━━━ THE DATA
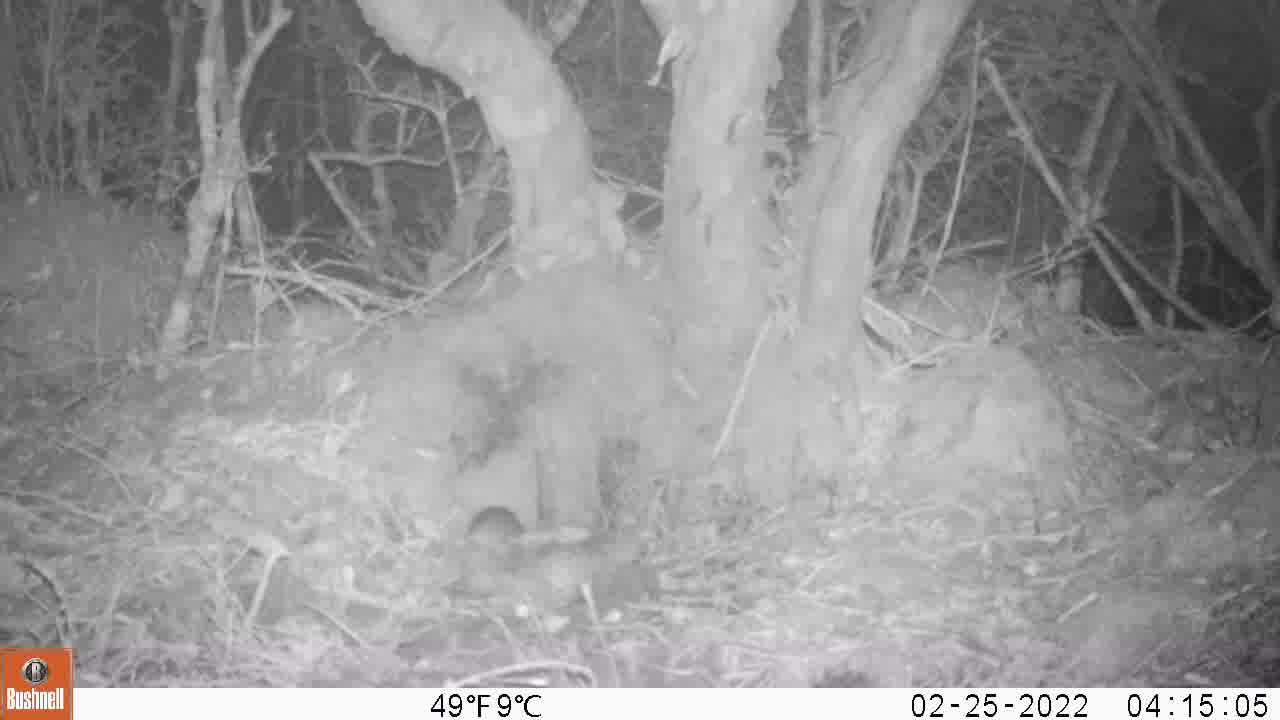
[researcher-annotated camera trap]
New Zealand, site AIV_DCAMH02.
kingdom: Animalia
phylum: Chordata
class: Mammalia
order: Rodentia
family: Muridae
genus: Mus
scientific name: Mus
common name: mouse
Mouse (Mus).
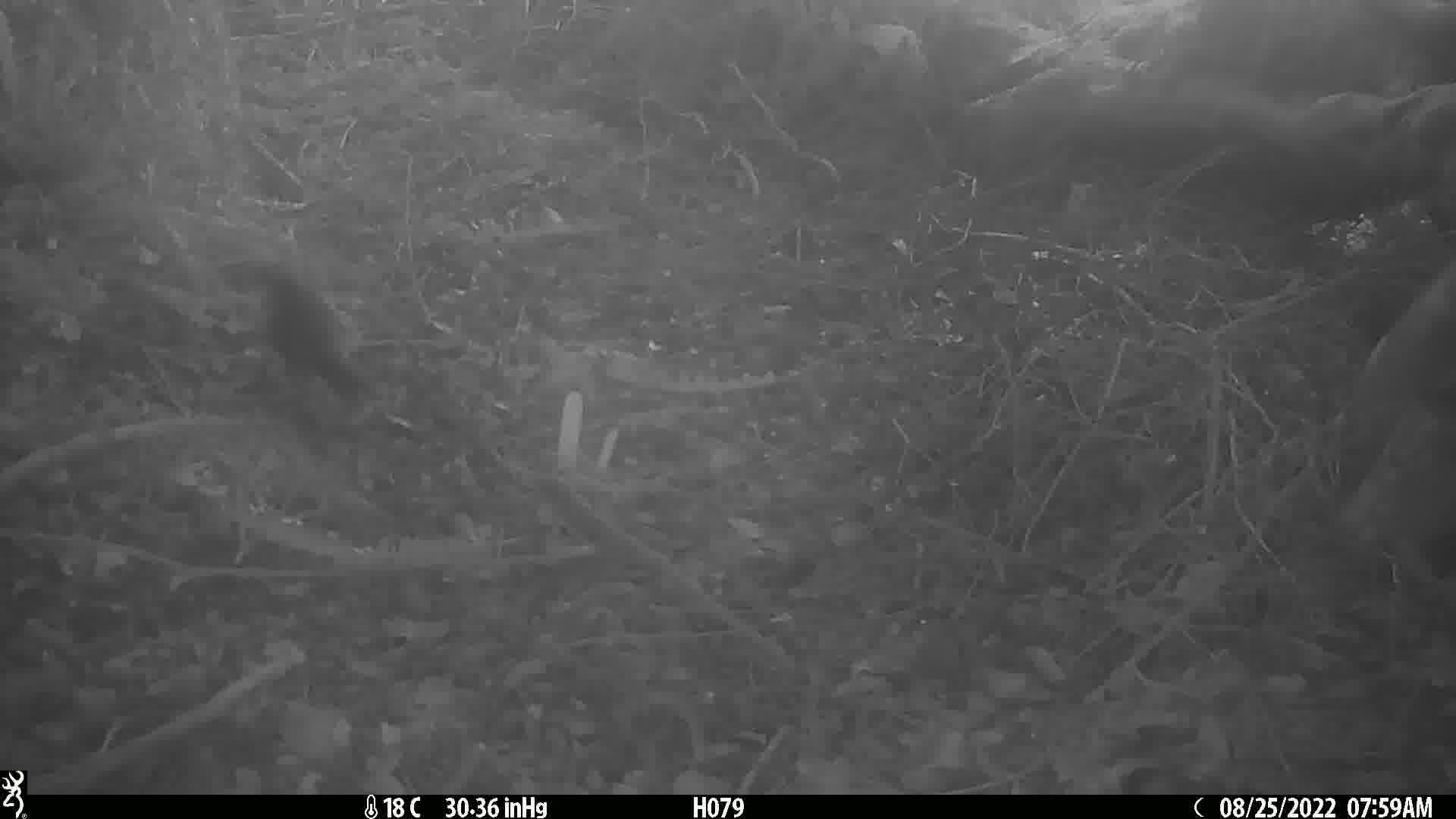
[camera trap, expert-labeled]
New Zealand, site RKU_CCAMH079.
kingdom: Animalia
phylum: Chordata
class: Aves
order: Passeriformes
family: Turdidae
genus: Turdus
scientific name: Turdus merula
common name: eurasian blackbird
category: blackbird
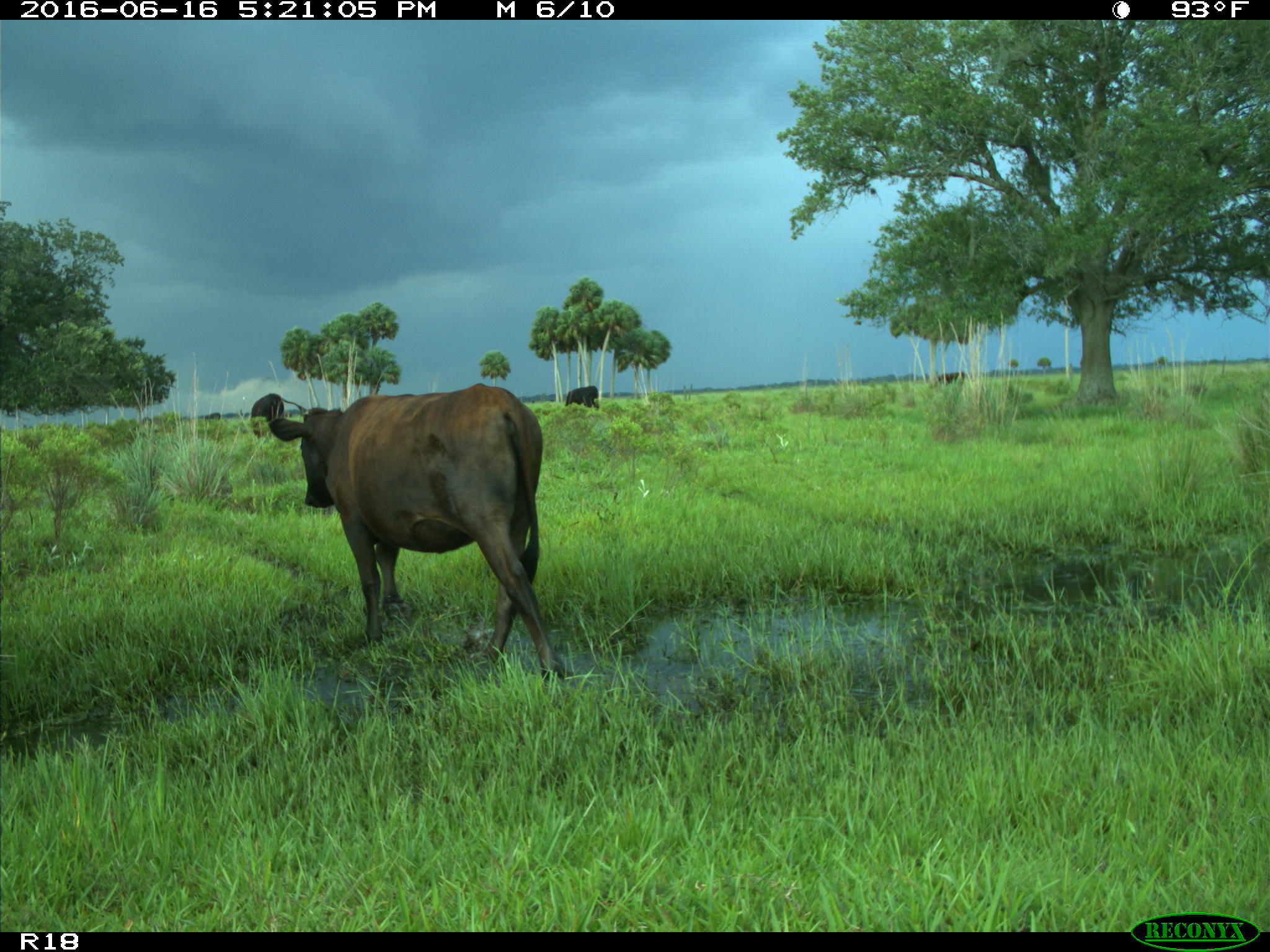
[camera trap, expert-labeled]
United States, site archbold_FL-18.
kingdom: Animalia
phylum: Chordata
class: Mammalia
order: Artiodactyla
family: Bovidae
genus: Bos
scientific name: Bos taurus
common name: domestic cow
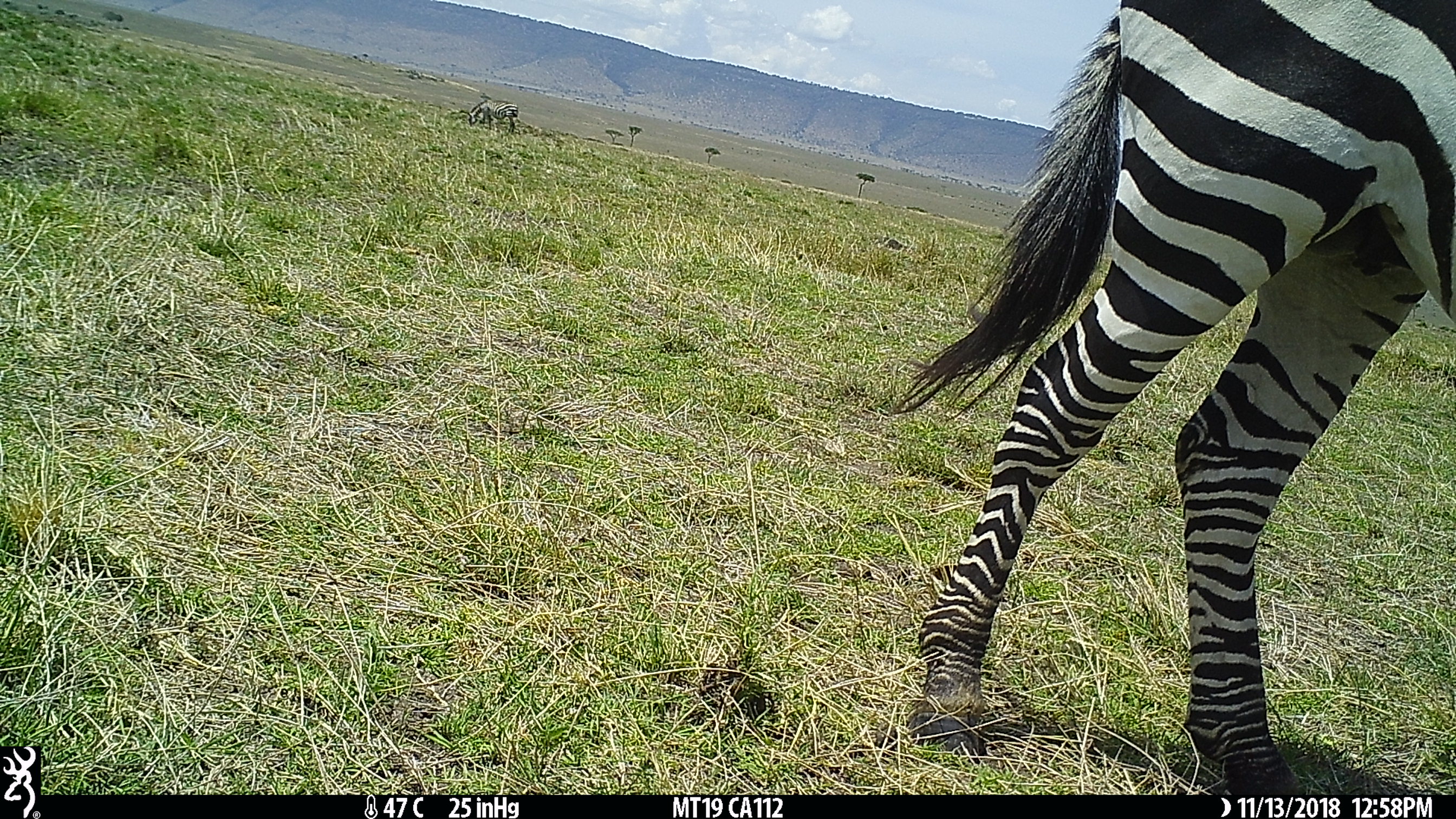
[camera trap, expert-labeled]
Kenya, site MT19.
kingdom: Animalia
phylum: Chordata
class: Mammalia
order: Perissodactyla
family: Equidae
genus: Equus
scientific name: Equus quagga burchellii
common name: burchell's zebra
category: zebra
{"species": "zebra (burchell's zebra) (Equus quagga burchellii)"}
━━━━━━
AIM OF THE EXERCISE – Copy every record exactly as written, leaving out the pictures.

SOLUTION –
[researcher-annotated camera trap]
New Zealand, site AIV_DCAMH02.
kingdom: Animalia
phylum: Chordata
class: Mammalia
order: Rodentia
family: Muridae
genus: Mus
scientific name: Mus
common name: mouse
Mouse (Mus).
[camera trap, expert-labeled]
New Zealand, site RKU_CCAMH079.
kingdom: Animalia
phylum: Chordata
class: Aves
order: Passeriformes
family: Turdidae
genus: Turdus
scientific name: Turdus merula
common name: eurasian blackbird
category: blackbird
[camera trap, expert-labeled]
United States, site archbold_FL-18.
kingdom: Animalia
phylum: Chordata
class: Mammalia
order: Artiodactyla
family: Bovidae
genus: Bos
scientific name: Bos taurus
common name: domestic cow
[camera trap, expert-labeled]
Kenya, site MT19.
kingdom: Animalia
phylum: Chordata
class: Mammalia
order: Perissodactyla
family: Equidae
genus: Equus
scientific name: Equus quagga burchellii
common name: burchell's zebra
category: zebra
{"species": "zebra (burchell's zebra) (Equus quagga burchellii)"}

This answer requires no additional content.